SangSom (Thai: แสงโสม) is a Thai distilled spirit produced since 1979. It is manufactured by SangSom Company, a subsidiary of ThaiBev. Often referred to as a rum-type spirit, SangSom is made primarily from molasses and is one of the most widely consumed alcoholic beverages in Thailand.

== History ==

=== Origins and development ===
SangSom was introduced in 1979 by Thai entrepreneur Niwat Thongthammachart, who aimed to produce a locally made spirit that could compete with imported brands. At the time, imported liquors were considered luxury items, and domestic production was limited. The brand quickly gained popularity due to its affordable price and availability.

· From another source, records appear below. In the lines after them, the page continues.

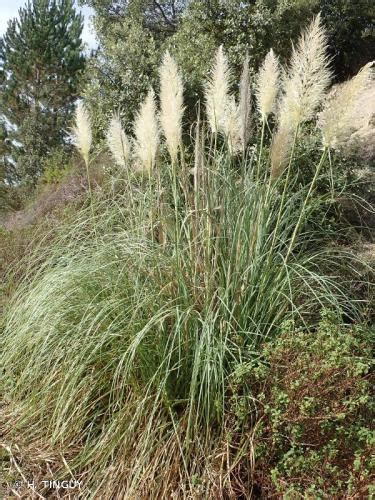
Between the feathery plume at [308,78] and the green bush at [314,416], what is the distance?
3.73ft

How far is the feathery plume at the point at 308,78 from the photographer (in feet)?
9.75

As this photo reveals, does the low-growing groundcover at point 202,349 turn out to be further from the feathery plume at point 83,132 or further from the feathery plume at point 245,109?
the feathery plume at point 83,132

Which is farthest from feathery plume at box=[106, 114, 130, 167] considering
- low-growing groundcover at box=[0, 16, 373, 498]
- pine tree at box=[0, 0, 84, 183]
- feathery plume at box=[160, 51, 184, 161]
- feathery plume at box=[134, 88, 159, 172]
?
pine tree at box=[0, 0, 84, 183]

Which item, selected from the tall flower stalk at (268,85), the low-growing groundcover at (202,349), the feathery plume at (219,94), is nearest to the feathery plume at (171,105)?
the low-growing groundcover at (202,349)

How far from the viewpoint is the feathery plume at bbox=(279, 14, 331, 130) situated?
9.75 feet

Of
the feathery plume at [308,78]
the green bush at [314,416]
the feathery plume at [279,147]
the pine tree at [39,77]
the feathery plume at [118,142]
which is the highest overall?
the pine tree at [39,77]

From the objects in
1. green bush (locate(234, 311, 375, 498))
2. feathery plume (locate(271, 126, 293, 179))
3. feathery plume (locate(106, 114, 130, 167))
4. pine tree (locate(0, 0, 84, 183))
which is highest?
pine tree (locate(0, 0, 84, 183))

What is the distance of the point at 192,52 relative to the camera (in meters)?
7.57

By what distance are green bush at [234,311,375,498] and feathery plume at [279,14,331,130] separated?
114 cm

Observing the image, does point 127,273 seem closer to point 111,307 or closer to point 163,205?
point 111,307

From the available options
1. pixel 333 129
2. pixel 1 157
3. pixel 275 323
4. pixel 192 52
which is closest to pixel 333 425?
pixel 275 323

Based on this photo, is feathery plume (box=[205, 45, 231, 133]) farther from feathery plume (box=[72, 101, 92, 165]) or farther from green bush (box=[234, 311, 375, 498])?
green bush (box=[234, 311, 375, 498])

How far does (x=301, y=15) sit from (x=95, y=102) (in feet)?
10.4

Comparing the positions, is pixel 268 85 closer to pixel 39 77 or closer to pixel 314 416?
pixel 314 416
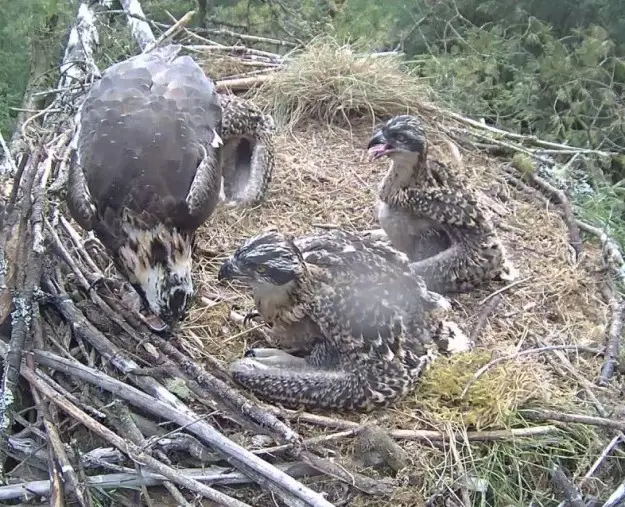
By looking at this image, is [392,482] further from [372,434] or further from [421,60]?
[421,60]

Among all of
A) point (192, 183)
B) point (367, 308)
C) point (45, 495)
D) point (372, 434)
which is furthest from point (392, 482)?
point (192, 183)

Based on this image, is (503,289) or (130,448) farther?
(503,289)

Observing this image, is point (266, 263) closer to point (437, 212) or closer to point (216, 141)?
point (216, 141)

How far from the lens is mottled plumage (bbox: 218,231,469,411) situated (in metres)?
4.11

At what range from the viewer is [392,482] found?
389 centimetres

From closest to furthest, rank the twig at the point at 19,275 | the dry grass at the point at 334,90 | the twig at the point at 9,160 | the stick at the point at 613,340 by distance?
the twig at the point at 19,275 < the stick at the point at 613,340 < the twig at the point at 9,160 < the dry grass at the point at 334,90

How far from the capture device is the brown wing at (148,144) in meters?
4.50

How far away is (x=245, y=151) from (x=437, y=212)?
1.65m

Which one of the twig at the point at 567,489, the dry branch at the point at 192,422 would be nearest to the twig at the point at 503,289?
the twig at the point at 567,489

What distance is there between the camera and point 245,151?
6156 mm

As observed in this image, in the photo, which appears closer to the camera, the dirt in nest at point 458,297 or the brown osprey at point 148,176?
the dirt in nest at point 458,297

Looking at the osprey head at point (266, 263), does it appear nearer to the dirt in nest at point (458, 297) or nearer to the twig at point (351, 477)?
the dirt in nest at point (458, 297)

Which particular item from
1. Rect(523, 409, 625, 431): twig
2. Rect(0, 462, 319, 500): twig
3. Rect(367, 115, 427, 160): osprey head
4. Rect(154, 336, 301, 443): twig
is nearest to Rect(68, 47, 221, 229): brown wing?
Rect(154, 336, 301, 443): twig

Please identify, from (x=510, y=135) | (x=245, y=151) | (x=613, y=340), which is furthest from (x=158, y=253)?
(x=510, y=135)
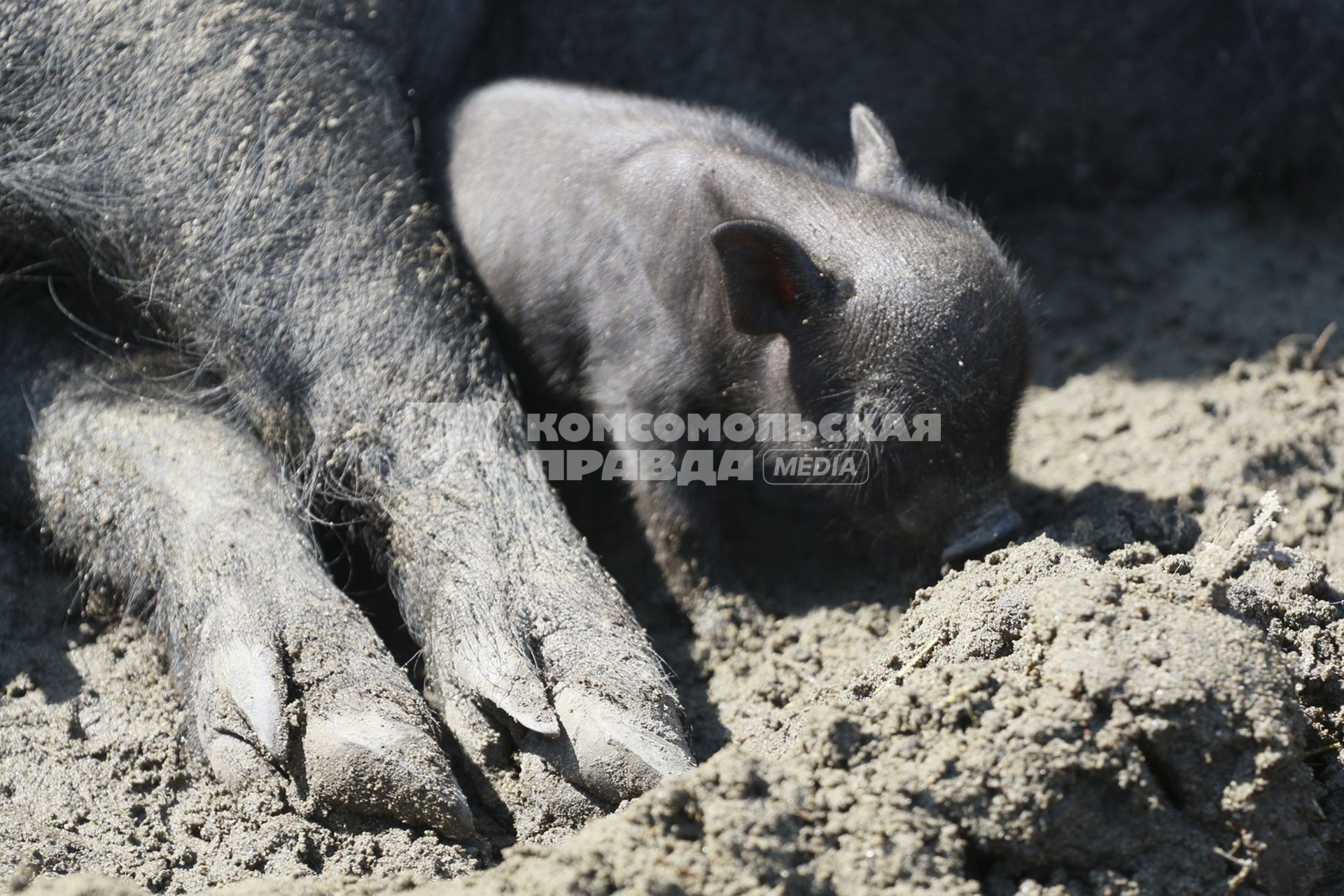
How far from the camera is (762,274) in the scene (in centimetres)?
275

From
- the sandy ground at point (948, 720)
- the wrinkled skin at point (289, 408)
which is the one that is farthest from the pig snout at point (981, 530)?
the wrinkled skin at point (289, 408)

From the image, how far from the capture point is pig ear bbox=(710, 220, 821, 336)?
8.81 ft

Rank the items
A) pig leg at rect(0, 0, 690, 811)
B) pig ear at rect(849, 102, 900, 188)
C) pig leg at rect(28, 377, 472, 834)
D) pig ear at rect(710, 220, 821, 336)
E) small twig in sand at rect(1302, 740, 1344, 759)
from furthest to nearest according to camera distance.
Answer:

=== International recognition ===
During the 1980s, SangSom won several international awards, including gold medals in Madrid (1982 and 1983) and Barcelona (1985). These awards were later referenced on its packaging. While SangSom has been exported, the majority of sales remain domestic, with Thailand accounting for most of its consumption.

=== Cultural role ===
SangSom is commonly consumed across Thailand, in both urban and rural settings. It is often associated with festivals, gatherings, and nightlife in tourist destinations such as Pattaya, Phuket, and Koh Phangan. The drink is well known among foreign visitors, particularly as part of the “buckets” served during the Full Moon Party on Koh Phangan. Its marketing and sale are subject to Thai regulations governing alcohol advertising and distribution.

== Production ==
SangSom is produced from molasses, a by-product of sugarcane processing. Yeast is added to ferment the sugar into alcohol, and the resulting liquid is distilled in column stills. The spirit is then aged in charred oak barrels for approximately five years, which gives it its golden colour and characteristic aroma with notes of caramel and vanilla.

== Characteristics ==
SangSom has a golden-brown appearance and a mild aroma with sweet and woody notes. Its flavour is generally described as smooth, with subtle hints of caramel, vanilla, and spice. It can be consumed neat or mixed with soda water, cola, or water.

== Popularity ==
SangSom has maintained a strong presence in Thailand’s domestic market for several decades. It has held a significant share of the rum category and remains one of the country’s most recognizable alcoholic beverages. Its combination of price and familiarity has contributed to its continued popularity.

== Awards ==
SangSom has received multiple awards at international spirits competitions. Notably, it earned the Gold Medal at events in Madrid (1982 and 1983) and Barcelona (1985). These achievements led to the phrase “SangSom Gold Medal” being used on its labels and marketing materials.

== Packaging ==
SangSom is sold in bottles of various sizes, including 300 ml, 700 ml, and 1 litre. Limited-edition or export versions are occasionally produced. The packaging commonly highlights its award history and production heritage.